Anyone who knows anything at all about me knows that one of my favorite books is The Lord of the Rings by J. R. R. Tolkien. Not only is the late Prof. Tolkien’s book a tremendous work of mythopoeic fiction, but it also communicates some very important moral truths that are subtly woven into the storyline. Take, for example, the nature of evil as presented in LOTR. When it comes to explaining what evil actually is, one is left with two primary options, one of which teaches that evil is a positive reality, that is, evil exists as a thing in itself. The theological implications of this idea are devastating and could be laid out thus:
- God created everything in existence.
- Evil exists.
- Therefore, God created evil.
The conclusion of this argument strays far from the teaching of orthodox Christianity and makes God out to be the source of evil as well as good. This presents a quite a conundrum.
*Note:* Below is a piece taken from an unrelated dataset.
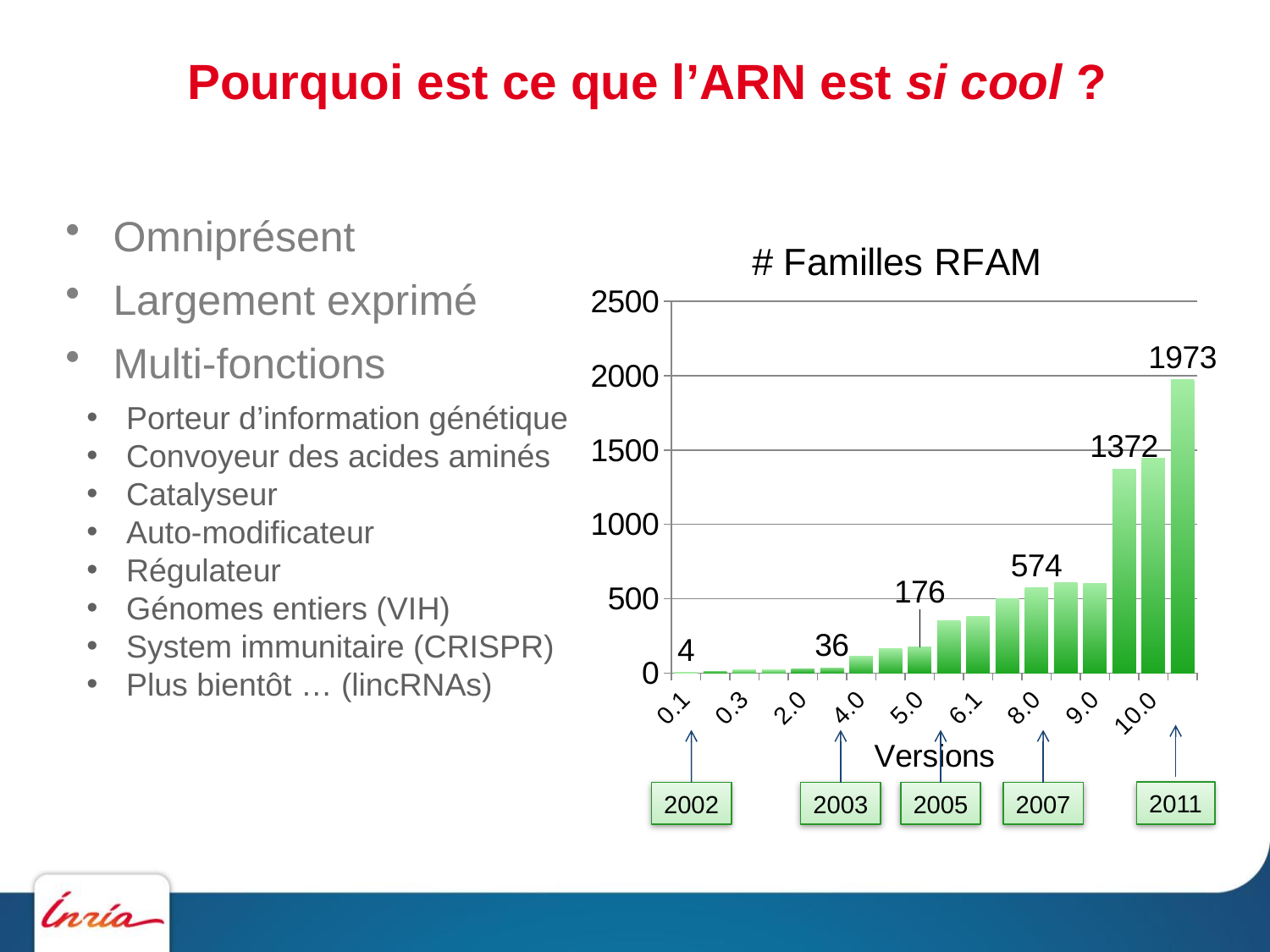
What is the lowest value labelled on the chart? 4 What is the title of the x axis of the chart? Versions What is the difference between the labelled values 574 and 176? 398 What is the title of the chart? # Familles RFAM What kind of chart is shown on the slide? bar chart What is the value for version 0.1? 4 What is the difference between the labelled values 36 and 4? 32 Is the tallest bar greater or less than 1500? greater Which is larger, the bar labelled 574 or the bar labelled 176? 574 What is the difference between the two largest labelled values, 1973 and 1372? 601 Do the values rise or fall as the versions increase along the x axis? rise What is the highest value labelled on the chart? 1973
The other major option for the explanation of evil presents just the opposite of the aforementioned definition (which, incidentally, is known as the Manichaean concept of evil). The other option (known as the Boethian, Augustinian, or correct option 🙂) presents evil as the privation or absence of good and is the exact way that Tolkien presents evil in his book. Is it any wonder that the chief bad dude (Sauron) is called the Dark Lord? Darkness does not have substantial existence: what we call “darkness” is the absence of light. Or when Frodo is pierced by the evil blade of the ring wraith and is afterwards plagued by a deathly cold? “Cold” is the absence of heat. Perhaps the whole idea can best be summed up in the words of Frodo himself while speaking to Sam about the origin of the monstrous orcs:
“The Shadow that bred them can only mock, it cannot make: not real new things of its own. I don’t think it gave life to Orcs, it only ruined them and twisted them…”(Return of the King p. 190).
So what exactly do we learn from all of this? Well, for starters, God cannot create evil! What we call “evil” is actually a privation of God’s goodness. Furthermore, not even Satan (Sauron) himself created evil in a substantial sense, he merely perverted the good things of God to his own selfish ends.